The file is very large, just under 4Gb, after the calculation about 1.9Gb
the CSV file is:
data1,data2,data3
aftqgdjqv0av3q56jvd82tkdjpy7gdp9ut8tlqmgrpmv24sq90ecnvqqjwvw97,856521536521321,112535 aftqgdjqv0av3q56jvd82tkdjpy7gdp9ut8tlqmgrpmv24sq90ecnvqqjwvw98,6521321,112138 aftqgdjqv0av3q56jvd82tkdjpy7gdp9ut8tlqmgrpmv24sq90ecnvqqjwvw98,856521536521321,122135 aftqgdjqv0av3q56jvd82tkdjpy7gdp9ut8tlqmgrpmv24sq90ecnvqqjwvw99,521321,112132 aftqgdjqv0av3q56jvd82tkdjpy7gdp9ut8tlqmgrpmv24sq90ecnvqqjwvw99,856521536521321,212135
The calculation is a trivial sum. If column A is identical, then add B and rewrite the CSV. Example result :
data1,data2,data3
aftqgdjqv0av3q56jvd82tkdjpy7gdp9ut8tlqmgrpmv24sq90ecnvqqjwvw97,856521536521321 aftqgdjqv0av3q56jvd82tkdjpy7gdp9ut8tlqmgrpmv24sq90ecnvqqjwvw98,856521543042642 aftqgdjqv0av3q56jvd82tkdjpy7gdp9ut8tlqmgrpmv24sq90ecnvqqjwvw99,856521537042642
import pandas as pd
#Read csv
df = pd.read_csv('data.csv', sep=',' , engine='python')
# Groupby and sum
df_new = df.groupby(["data1"]).agg({"data2": "sum"}).reset_index()
# Save in new file
df_new.to_csv('data2.csv', encoding='utf-8', index=False)
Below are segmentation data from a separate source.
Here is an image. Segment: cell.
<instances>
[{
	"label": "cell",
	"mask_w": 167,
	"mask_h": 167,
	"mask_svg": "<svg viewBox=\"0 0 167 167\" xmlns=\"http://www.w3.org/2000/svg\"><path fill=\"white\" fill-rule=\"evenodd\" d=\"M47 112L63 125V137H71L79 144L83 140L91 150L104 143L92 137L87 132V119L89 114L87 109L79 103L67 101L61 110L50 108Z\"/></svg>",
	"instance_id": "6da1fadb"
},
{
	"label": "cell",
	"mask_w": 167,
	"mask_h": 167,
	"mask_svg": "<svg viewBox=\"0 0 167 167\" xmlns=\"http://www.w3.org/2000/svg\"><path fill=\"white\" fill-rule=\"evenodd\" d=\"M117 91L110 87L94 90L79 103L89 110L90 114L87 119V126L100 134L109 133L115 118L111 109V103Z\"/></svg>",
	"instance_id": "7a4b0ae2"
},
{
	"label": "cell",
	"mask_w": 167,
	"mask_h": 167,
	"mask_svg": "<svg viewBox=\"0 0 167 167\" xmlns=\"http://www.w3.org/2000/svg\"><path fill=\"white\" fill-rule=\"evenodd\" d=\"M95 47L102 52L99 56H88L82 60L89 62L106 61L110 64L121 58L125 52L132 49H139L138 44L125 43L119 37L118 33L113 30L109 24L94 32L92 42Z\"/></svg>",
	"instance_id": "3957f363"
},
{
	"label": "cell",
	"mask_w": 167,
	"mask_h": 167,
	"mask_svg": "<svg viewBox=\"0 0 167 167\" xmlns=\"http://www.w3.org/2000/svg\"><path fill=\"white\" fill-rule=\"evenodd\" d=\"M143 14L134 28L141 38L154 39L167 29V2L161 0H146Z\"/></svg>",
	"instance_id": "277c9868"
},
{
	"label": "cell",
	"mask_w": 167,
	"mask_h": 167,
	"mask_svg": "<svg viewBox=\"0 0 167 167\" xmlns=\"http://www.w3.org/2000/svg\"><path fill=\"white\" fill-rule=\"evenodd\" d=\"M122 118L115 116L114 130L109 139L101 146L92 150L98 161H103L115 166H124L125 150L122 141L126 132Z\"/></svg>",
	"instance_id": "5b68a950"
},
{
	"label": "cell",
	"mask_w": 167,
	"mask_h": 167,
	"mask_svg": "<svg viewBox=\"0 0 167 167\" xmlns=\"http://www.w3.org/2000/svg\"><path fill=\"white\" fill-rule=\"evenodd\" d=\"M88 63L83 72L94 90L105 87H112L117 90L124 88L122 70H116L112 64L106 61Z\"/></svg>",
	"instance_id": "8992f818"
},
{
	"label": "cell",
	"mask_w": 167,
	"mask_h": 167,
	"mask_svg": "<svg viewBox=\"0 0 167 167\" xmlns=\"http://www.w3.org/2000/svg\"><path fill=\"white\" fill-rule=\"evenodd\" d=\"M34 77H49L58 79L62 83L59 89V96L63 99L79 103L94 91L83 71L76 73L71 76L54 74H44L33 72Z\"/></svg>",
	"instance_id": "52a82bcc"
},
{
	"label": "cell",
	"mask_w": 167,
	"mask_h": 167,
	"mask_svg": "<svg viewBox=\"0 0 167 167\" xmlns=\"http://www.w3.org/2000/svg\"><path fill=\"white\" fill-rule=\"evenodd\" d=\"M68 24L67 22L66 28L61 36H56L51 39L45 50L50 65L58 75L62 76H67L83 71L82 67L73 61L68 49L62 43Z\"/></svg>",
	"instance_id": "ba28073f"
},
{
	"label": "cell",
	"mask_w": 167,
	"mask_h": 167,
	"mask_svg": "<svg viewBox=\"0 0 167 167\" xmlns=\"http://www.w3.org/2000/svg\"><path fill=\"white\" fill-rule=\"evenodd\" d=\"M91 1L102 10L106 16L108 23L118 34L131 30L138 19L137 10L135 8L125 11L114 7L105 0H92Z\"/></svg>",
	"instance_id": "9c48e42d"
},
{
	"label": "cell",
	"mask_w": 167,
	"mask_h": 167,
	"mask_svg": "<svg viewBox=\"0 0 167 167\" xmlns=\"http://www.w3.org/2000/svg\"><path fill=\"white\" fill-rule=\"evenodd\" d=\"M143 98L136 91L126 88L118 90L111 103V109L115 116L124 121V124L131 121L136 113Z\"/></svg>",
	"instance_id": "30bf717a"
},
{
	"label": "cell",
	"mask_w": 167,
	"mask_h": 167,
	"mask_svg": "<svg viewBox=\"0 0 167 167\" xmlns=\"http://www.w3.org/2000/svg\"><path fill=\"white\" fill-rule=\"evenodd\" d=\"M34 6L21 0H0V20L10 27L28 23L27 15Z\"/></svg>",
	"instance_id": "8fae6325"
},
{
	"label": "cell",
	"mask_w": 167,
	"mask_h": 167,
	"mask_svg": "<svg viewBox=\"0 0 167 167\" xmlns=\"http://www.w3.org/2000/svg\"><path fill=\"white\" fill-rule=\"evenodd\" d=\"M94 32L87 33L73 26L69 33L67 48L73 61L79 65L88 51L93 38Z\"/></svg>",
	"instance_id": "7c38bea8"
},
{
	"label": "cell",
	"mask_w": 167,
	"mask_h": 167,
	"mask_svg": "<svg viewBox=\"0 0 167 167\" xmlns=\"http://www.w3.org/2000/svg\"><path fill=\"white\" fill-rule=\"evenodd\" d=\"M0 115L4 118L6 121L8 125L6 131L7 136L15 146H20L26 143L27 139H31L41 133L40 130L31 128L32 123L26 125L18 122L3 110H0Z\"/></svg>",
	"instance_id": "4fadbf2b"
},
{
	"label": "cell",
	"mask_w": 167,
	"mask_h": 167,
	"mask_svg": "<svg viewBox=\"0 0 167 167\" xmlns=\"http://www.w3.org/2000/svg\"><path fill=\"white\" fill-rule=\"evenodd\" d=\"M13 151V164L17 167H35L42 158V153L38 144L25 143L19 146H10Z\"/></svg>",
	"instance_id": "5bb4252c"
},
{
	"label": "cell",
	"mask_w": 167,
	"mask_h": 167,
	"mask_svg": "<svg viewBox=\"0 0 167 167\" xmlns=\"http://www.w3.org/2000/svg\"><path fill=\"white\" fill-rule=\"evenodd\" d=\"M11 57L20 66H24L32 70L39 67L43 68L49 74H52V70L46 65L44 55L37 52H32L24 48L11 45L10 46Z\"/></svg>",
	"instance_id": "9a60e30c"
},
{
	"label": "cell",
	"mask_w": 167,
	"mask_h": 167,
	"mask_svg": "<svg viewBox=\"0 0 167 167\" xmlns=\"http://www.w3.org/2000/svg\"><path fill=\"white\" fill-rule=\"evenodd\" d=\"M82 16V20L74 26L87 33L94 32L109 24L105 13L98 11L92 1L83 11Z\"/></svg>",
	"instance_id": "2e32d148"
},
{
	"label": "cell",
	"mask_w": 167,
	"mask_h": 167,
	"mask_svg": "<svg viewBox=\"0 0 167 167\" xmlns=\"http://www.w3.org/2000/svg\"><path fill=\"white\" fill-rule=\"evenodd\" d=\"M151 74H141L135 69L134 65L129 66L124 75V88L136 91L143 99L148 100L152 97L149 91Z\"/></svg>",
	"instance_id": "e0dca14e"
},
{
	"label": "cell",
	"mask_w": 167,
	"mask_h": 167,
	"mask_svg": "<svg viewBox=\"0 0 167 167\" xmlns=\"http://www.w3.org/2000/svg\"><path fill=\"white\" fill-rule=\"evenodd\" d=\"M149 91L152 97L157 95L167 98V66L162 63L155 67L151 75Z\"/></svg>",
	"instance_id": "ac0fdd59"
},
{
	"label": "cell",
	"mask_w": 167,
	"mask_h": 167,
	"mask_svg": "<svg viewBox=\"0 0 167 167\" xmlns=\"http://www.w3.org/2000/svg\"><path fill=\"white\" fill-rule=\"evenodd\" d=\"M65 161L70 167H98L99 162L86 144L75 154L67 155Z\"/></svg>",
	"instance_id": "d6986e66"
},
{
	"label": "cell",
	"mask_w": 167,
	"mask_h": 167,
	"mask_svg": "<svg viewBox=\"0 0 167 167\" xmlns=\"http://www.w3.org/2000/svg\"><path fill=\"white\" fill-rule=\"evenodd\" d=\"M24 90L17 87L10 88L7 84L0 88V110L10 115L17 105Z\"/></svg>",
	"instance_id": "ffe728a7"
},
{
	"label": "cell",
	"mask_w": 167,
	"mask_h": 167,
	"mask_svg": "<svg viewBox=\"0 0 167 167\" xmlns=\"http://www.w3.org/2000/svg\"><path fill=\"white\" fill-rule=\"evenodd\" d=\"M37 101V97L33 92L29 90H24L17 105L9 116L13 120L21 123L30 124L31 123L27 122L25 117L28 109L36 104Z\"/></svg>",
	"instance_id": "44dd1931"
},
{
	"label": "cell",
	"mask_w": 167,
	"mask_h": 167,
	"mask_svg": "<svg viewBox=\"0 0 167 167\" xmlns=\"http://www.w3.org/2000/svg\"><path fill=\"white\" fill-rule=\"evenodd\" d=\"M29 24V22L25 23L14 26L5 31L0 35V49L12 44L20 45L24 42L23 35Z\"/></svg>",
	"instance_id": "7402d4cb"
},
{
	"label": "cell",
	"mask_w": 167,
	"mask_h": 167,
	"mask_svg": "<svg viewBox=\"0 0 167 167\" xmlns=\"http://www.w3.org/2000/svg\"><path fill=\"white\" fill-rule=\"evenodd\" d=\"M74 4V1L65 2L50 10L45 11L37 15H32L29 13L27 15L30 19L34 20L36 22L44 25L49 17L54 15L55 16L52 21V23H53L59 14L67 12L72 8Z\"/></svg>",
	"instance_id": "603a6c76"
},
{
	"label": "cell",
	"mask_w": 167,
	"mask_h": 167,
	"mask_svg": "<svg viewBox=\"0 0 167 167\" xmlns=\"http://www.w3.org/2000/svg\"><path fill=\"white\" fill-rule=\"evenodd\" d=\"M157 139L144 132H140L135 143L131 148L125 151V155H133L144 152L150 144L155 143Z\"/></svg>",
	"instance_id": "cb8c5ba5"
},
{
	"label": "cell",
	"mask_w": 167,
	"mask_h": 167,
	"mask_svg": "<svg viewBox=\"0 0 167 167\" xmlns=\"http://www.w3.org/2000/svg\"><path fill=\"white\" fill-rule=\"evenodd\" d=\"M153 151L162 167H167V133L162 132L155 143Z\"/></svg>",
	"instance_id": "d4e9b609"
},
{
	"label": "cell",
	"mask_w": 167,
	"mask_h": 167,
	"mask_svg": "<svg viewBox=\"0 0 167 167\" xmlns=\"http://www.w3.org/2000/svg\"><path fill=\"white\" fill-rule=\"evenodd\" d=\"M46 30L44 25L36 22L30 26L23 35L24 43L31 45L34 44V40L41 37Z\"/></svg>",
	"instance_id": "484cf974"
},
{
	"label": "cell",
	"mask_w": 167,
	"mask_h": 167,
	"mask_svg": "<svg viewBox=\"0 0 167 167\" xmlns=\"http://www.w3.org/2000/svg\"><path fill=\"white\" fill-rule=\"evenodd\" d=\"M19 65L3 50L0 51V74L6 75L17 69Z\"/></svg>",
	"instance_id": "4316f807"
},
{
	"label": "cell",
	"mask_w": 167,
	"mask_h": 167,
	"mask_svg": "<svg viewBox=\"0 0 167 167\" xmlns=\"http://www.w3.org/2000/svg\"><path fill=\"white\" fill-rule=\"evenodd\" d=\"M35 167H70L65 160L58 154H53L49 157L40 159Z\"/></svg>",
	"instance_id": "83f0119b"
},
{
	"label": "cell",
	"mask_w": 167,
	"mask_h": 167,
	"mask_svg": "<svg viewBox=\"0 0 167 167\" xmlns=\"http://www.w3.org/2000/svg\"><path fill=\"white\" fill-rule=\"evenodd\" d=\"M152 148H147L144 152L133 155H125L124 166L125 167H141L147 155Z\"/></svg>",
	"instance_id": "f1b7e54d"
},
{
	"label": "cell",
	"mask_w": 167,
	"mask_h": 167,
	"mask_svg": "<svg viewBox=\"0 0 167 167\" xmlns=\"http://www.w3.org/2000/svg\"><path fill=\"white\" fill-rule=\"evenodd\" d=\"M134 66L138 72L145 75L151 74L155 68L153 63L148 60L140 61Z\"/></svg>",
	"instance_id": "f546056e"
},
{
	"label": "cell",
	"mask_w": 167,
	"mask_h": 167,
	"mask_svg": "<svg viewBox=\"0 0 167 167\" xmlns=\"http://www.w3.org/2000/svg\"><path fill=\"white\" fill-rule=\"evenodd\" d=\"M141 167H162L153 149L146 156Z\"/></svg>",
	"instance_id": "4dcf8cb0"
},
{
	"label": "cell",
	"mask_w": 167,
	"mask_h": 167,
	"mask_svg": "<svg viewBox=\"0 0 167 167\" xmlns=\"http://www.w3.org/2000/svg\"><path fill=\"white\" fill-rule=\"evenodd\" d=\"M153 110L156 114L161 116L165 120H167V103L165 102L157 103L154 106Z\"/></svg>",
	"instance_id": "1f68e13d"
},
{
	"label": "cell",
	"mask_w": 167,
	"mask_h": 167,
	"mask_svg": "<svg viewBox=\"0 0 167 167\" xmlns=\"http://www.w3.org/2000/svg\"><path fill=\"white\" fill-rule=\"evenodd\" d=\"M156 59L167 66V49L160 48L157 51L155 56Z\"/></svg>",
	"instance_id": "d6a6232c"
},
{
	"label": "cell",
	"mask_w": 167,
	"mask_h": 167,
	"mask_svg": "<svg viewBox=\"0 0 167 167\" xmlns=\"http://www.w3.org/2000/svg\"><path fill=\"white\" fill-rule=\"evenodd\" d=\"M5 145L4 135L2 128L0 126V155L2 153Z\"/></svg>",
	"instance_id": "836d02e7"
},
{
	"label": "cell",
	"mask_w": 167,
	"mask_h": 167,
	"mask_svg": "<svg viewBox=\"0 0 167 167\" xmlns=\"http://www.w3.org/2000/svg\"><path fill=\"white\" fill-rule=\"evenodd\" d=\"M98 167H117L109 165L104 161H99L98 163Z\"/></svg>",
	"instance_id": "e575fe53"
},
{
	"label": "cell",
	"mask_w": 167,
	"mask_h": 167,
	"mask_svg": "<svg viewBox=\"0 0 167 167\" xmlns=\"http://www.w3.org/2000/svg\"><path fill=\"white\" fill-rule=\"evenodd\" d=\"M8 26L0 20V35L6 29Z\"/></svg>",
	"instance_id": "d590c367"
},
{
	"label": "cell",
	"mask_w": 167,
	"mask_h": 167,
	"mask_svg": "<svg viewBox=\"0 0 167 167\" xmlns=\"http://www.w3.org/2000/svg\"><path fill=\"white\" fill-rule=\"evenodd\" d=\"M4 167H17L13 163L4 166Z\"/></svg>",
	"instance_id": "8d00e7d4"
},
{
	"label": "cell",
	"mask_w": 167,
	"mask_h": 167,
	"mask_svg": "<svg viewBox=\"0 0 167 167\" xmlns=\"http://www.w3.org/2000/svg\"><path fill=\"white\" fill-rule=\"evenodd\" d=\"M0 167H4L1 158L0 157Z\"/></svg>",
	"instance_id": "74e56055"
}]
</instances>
How could I improve the code to speed up execution?
It currently takes about 7 hours on a vps to complete the calculation
add info
The RAM resources are almost always 100% (8Gb), while the choice of the engine = 'python' is because I used a code already present on https://stackoverflow.com/, and honestly I don't know the usefulness or not of that command, but I have seen that the calculation works correctly.
Data3 is actually useless to me (right now, probably useful in the future).